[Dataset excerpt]
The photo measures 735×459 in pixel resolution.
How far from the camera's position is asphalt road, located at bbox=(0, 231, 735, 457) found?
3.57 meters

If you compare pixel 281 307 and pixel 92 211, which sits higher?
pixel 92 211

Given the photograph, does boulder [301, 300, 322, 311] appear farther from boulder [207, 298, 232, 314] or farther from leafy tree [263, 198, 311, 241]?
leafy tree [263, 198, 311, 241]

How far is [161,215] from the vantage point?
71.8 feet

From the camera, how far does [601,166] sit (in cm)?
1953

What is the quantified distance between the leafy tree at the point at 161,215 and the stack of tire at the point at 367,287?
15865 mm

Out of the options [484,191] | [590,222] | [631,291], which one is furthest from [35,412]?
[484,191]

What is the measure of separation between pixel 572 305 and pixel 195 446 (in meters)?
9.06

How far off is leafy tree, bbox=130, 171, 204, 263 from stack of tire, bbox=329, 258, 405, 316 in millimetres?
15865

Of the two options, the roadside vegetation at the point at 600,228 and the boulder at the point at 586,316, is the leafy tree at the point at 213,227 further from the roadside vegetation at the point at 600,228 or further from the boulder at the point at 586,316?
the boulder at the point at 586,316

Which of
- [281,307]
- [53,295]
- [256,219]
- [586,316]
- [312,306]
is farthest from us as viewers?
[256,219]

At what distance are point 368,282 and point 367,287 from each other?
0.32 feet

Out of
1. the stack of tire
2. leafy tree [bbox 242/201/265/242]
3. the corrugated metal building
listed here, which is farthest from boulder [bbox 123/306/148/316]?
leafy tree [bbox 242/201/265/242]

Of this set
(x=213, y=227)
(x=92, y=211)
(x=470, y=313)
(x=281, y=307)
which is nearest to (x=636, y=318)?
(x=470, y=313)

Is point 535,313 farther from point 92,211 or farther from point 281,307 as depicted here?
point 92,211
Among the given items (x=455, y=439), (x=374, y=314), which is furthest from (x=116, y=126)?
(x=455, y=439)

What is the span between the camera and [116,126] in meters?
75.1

- The request -
Copy these lines out word for word, from beginning to end.

- Answer to this task -
The photo measures 735×459 in pixel resolution.
How far from the camera's position is asphalt road, located at bbox=(0, 231, 735, 457) found?
3.57 meters

If you compare pixel 281 307 and pixel 92 211, which sits higher?
pixel 92 211

Given the photograph, does boulder [301, 300, 322, 311] appear farther from boulder [207, 298, 232, 314] or farther from leafy tree [263, 198, 311, 241]?
leafy tree [263, 198, 311, 241]

How far is [161,215] from the vantage point?
71.8 feet

From the camera, how far does [601,166] sit (in cm)?
1953

What is the quantified distance between the leafy tree at the point at 161,215 and the stack of tire at the point at 367,287?
15865 mm

Out of the options [484,191] | [590,222] | [631,291], which one is furthest from [35,412]?
[484,191]

What is the measure of separation between pixel 572 305 and pixel 195 446 (in meters)?
9.06

How far off is leafy tree, bbox=130, 171, 204, 263 from stack of tire, bbox=329, 258, 405, 316 in millimetres?
15865

Of the two options, the roadside vegetation at the point at 600,228 and the boulder at the point at 586,316, is the leafy tree at the point at 213,227 further from the roadside vegetation at the point at 600,228 or further from the boulder at the point at 586,316?
the boulder at the point at 586,316

Which of
- [281,307]
- [53,295]
- [256,219]
- [586,316]
- [312,306]
is farthest from us as viewers?
[256,219]

At what distance are point 368,282 and point 367,287 from each other?
0.32 feet

Out of
1. the stack of tire
2. leafy tree [bbox 242/201/265/242]
3. the corrugated metal building
listed here, which is farthest from boulder [bbox 123/306/148/316]?
leafy tree [bbox 242/201/265/242]

Of this set
(x=213, y=227)
(x=92, y=211)
(x=470, y=313)
(x=281, y=307)
which is nearest to (x=636, y=318)?
(x=470, y=313)

Is point 535,313 farther from point 92,211 or farther from point 281,307 as depicted here?
point 92,211
Among the given items (x=455, y=439), (x=374, y=314), which is furthest from (x=116, y=126)?
(x=455, y=439)

What is the span between the camera and [116,126] in meters?
75.1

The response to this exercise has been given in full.